Crown Castle International (CCI, Financial) recently released strong results. The company seems well positioned for better times ahead as it is undertaking various steps to drive its growth. More importantly, Crown Castle is seeing robust momentum in the wireless infrastructure business. Let's take a closer look at the company and see why it can be a good investment going forward.

Wireless prospects are strong

Crown Castle is counting on the wireless business and it is remains well on the track to capture the advantages that it is seeing from wireless infrastructure all across the U.S. The demands are increasing and to be competent with its peers and to fulfil the growing demands, Crown Castle is upgrading its networks along the potential regions.
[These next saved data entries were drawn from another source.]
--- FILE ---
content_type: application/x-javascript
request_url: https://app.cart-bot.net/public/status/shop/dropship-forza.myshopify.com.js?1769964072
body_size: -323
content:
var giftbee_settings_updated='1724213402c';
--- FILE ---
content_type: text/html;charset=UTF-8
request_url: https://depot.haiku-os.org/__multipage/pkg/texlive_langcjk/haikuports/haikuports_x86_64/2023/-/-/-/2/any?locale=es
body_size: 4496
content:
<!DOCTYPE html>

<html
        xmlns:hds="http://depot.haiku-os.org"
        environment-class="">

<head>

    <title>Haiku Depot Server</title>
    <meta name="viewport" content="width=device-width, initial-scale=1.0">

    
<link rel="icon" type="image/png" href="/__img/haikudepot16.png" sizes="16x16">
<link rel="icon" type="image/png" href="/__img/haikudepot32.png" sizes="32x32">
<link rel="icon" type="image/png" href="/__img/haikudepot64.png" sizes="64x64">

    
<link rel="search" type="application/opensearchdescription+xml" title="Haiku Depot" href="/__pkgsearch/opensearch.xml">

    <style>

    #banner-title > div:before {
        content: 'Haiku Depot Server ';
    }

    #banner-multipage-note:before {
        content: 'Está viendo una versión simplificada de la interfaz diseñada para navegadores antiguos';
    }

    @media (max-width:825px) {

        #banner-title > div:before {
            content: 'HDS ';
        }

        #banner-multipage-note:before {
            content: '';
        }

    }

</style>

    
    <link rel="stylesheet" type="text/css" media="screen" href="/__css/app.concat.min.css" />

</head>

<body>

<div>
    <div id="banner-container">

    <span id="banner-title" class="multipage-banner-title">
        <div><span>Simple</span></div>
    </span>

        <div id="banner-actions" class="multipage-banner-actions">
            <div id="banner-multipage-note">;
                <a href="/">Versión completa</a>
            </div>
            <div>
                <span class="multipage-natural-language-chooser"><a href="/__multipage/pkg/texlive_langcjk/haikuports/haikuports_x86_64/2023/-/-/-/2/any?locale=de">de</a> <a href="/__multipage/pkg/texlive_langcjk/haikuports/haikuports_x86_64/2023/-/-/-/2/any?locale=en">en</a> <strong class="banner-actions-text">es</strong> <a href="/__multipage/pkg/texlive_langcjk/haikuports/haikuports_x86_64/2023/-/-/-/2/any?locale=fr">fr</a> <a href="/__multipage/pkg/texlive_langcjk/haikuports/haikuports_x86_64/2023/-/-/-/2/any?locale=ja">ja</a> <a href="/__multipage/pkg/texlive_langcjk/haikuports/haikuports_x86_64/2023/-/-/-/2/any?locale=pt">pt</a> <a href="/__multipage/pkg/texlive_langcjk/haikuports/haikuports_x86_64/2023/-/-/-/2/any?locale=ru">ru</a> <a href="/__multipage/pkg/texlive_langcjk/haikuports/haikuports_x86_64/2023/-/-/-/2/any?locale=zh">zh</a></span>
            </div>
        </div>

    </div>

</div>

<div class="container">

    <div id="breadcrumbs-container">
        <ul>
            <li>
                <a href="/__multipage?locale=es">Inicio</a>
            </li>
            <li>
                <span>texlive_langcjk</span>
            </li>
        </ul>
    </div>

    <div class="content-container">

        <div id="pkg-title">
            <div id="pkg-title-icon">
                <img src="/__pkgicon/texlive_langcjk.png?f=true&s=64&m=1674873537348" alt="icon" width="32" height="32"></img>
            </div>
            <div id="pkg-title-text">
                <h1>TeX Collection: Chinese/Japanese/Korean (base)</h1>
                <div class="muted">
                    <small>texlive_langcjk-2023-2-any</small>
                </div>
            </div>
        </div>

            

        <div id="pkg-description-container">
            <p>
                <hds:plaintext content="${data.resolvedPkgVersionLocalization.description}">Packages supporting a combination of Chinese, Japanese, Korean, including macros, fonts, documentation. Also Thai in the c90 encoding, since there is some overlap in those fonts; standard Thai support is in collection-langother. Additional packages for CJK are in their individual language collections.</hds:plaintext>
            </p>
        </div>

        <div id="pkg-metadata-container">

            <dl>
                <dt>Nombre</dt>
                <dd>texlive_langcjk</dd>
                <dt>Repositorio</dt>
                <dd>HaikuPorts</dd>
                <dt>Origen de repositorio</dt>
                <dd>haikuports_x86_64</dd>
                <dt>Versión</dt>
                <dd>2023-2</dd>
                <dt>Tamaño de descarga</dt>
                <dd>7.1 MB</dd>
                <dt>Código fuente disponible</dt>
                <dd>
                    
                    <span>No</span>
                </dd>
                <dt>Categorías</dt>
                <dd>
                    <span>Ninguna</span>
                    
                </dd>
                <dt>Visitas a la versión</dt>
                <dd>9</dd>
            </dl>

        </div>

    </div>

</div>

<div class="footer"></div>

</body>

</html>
Moving on, Crown Castle already shares the top position in the wireless tower market. It also has a broad customer base with some of the top companies such as AT&T, Verizon Wireless etc. These are expected to contribute about 85% of the total revenue of Crown Castle. With the positive growth in the wireless carriers across the U.S this customer base is expected to contribute well to Crown Castle’s growth momentum.

The company is seeing new customer addition as well. With this the company is pleased to see new lease relationship building and also the renewal of existing lease agreements are also contributing well to the growth strategy of the company. Crown Castle expects these lease programs to further support the strong portfolio of its tower.

In addition, Crown Castle is also seeing solid growth in small cell networks. The company is expecting this growth to be a solid growth driver for the company in future. Another favourable factor for Crown Castle is that the LTE platform is continually gaining traction in the market, there will be need of more towers in the future, giving good growth opportunities to Crown Castle in future. Since the traffic is growing at a greater pace, the network providers are upgrading backhaul for smartphones.

Also, as of now Crown Castle has approximately 14,000 nodes that strengthen its position that should drive its growth from increasing macro trends in the region. Moreover, it has the best national United States carriers that makes broadens its growth prospects. Also, its high-quality of assets should support its growth in the future and expand its margins, while creating value for shareholders.

Conclusion

Moving on the fundamentals, the stock is very expensive with a trailing P/E of 146.98. It’s forward P/E of 17.37 shows steady earnings growth in the near term. In fact in the next five years its earnings are growing at a CAGR of 10.00% which is lower than the industry average of 11.74%. All these facts shows that there is still much time left for Crown Castle to gain market share. So until that the investors should stay away from the stock.